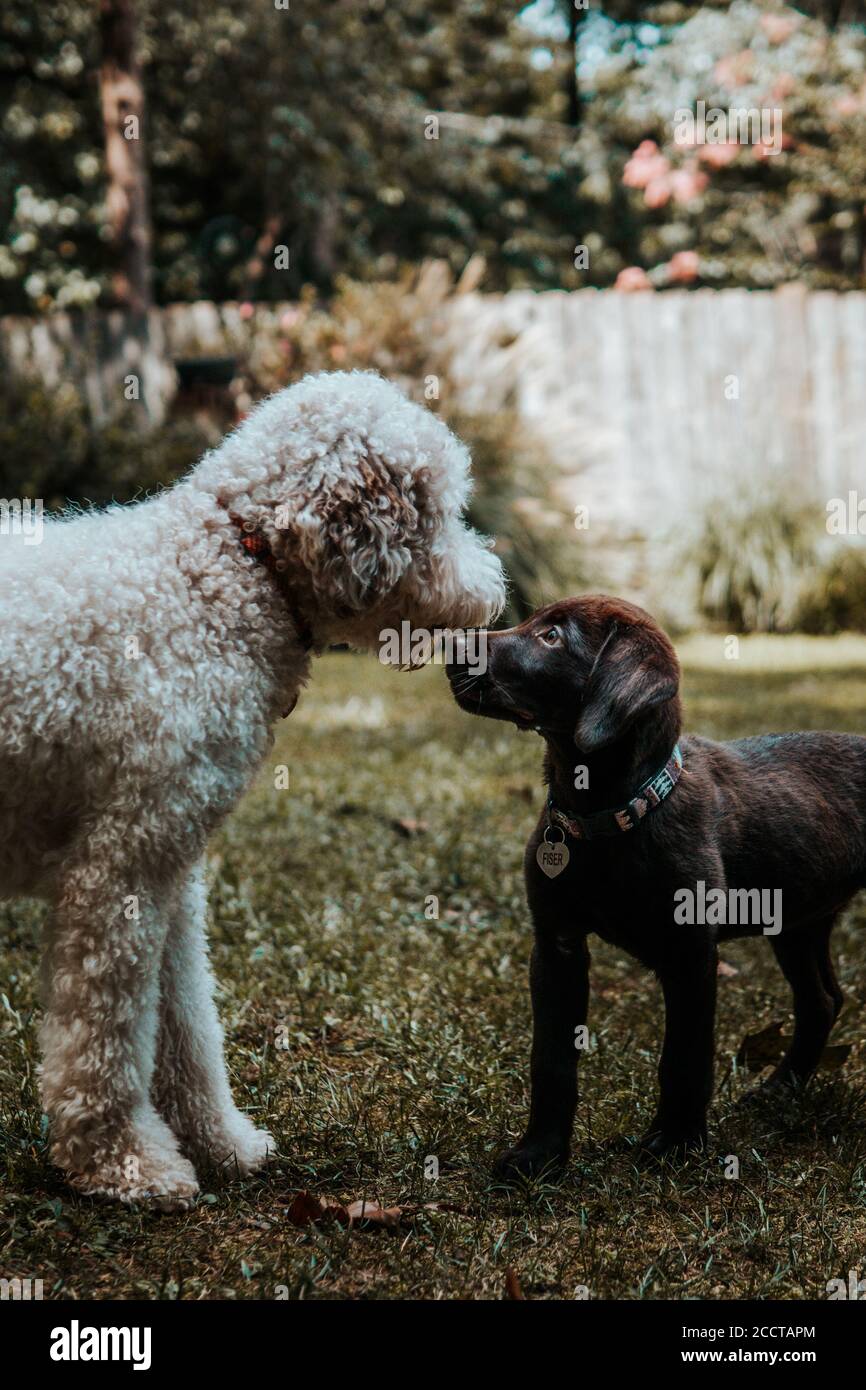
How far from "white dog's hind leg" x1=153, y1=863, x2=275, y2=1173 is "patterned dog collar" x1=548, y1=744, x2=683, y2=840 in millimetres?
810

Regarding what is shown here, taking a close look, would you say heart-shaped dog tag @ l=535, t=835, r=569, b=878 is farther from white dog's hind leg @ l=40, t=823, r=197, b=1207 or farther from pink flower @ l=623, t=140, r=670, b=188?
pink flower @ l=623, t=140, r=670, b=188

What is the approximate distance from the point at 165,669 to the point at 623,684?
36.5 inches

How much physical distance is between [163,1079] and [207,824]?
66 centimetres

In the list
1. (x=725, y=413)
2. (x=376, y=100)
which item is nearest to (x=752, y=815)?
(x=725, y=413)

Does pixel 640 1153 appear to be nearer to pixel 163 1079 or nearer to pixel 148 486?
pixel 163 1079

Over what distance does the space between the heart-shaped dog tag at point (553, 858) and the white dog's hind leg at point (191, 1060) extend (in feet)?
2.43

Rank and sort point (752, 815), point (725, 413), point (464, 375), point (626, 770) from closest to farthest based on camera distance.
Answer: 1. point (626, 770)
2. point (752, 815)
3. point (464, 375)
4. point (725, 413)

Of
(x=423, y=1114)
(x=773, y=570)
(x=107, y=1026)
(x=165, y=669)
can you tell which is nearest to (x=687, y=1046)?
(x=423, y=1114)

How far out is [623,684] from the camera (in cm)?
276

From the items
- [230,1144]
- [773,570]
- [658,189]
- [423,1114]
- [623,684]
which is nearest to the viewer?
[623,684]

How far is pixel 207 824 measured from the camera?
106 inches

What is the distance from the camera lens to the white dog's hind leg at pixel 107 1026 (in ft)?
8.57

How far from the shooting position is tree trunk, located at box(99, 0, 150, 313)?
1223 centimetres

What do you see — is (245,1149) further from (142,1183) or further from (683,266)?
(683,266)
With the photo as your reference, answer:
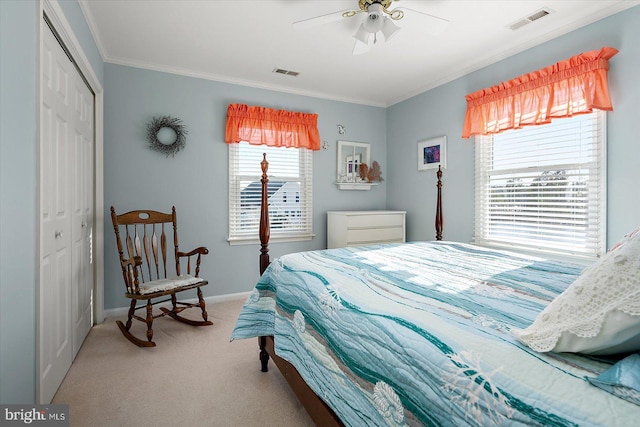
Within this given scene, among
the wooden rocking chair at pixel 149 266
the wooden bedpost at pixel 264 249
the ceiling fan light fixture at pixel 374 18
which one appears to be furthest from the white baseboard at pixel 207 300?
the ceiling fan light fixture at pixel 374 18

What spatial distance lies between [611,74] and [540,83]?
18.8 inches

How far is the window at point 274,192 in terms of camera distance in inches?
151

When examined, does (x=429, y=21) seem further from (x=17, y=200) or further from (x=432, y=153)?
(x=17, y=200)

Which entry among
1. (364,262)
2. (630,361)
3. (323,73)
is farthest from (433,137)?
(630,361)

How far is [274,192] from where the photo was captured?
406 centimetres

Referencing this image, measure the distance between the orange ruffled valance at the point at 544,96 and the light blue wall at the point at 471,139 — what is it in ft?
0.36

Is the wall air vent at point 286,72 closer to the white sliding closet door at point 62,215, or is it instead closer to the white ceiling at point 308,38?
the white ceiling at point 308,38

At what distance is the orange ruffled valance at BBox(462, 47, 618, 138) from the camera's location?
2.42 m

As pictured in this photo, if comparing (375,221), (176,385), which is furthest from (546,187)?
(176,385)

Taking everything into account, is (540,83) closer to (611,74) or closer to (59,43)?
(611,74)

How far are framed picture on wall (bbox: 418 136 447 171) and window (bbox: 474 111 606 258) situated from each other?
459 mm

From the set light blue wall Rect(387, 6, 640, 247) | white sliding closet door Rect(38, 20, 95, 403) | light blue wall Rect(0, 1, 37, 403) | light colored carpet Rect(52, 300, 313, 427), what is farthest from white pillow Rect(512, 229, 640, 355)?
light blue wall Rect(387, 6, 640, 247)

· · · ·

• Job:
Copy out every row above word for word, leaving out the pictures.

• Solved problem:
How far from "white dog's hind leg" x1=153, y1=863, x2=275, y2=1173 is "patterned dog collar" x1=548, y1=744, x2=683, y2=840 in millimetres?
810

Regarding what is shown here, taking a close look, would you say heart-shaped dog tag @ l=535, t=835, r=569, b=878 is farther from white dog's hind leg @ l=40, t=823, r=197, b=1207 or farther from pink flower @ l=623, t=140, r=670, b=188?
pink flower @ l=623, t=140, r=670, b=188

What is the approximate distance from the point at 165,669 to the point at 623,684?
36.5 inches

How much physical distance is between [163,1079] and [207,824]?
66 centimetres

In the list
1. (x=725, y=413)
2. (x=376, y=100)
which item is nearest to (x=752, y=815)?
(x=725, y=413)

Does pixel 640 1153 appear to be nearer to pixel 163 1079 or nearer to pixel 148 486?
pixel 163 1079

Over what distance does the space between the heart-shaped dog tag at point (553, 858) and the white dog's hind leg at point (191, 1060) extend (in feet)?
2.43

Rank and sort point (752, 815), point (725, 413), point (464, 375), point (626, 770) from closest to farthest based on camera distance.
Answer: 1. point (626, 770)
2. point (752, 815)
3. point (464, 375)
4. point (725, 413)

Of
(x=423, y=1114)
(x=773, y=570)
(x=107, y=1026)
(x=165, y=669)
can you tell which is nearest to (x=687, y=1046)?
(x=423, y=1114)

How far out is [623,684] from the camera (in cm)?
276

From the items
- [230,1144]
- [773,570]
- [658,189]
- [423,1114]
- [623,684]
which is nearest to the viewer?
[623,684]

How far is pixel 207 824 measured from the camera?
106 inches

What is the distance from the camera lens to the white dog's hind leg at pixel 107 1026 (in ft)?
8.57

How far from the shooting position is tree trunk, located at box(99, 0, 150, 313)?
1223 centimetres

What do you see — is (245,1149) further from (142,1183) or further from (683,266)?
(683,266)
With the photo as your reference, answer:
Within this given scene, among
the wooden rocking chair at pixel 149 266
the wooden bedpost at pixel 264 249
the ceiling fan light fixture at pixel 374 18
which one appears to be furthest from the white baseboard at pixel 207 300?
the ceiling fan light fixture at pixel 374 18

What spatial distance lies between [611,74] and [540,83]?
18.8 inches

How far is the window at point 274,192 in terms of camera distance in inches?
151

When examined, does (x=429, y=21) seem further from (x=17, y=200) or further from (x=432, y=153)?
(x=17, y=200)

Which entry among
1. (364,262)
2. (630,361)
3. (323,73)
is farthest from (433,137)?
(630,361)

How far is [274,192] from where the photo was captured?
406 centimetres

Referencing this image, measure the distance between the orange ruffled valance at the point at 544,96 and the light blue wall at the point at 471,139 — what is it in ft?
0.36

Is the wall air vent at point 286,72 closer to the white sliding closet door at point 62,215, or is it instead closer to the white ceiling at point 308,38?
the white ceiling at point 308,38

At what distance is the orange ruffled valance at BBox(462, 47, 618, 138) from the camera's location?
2.42 m

As pictured in this photo, if comparing (375,221), (176,385), which is furthest from (546,187)?
(176,385)

Taking everything into account, is (540,83) closer to (611,74) or closer to (59,43)?
(611,74)

How far are framed picture on wall (bbox: 418 136 447 171) and window (bbox: 474 111 606 258) situated from each other?
459 mm

From the set light blue wall Rect(387, 6, 640, 247) | white sliding closet door Rect(38, 20, 95, 403) | light blue wall Rect(0, 1, 37, 403) | light colored carpet Rect(52, 300, 313, 427), what is farthest from white pillow Rect(512, 229, 640, 355)?
light blue wall Rect(387, 6, 640, 247)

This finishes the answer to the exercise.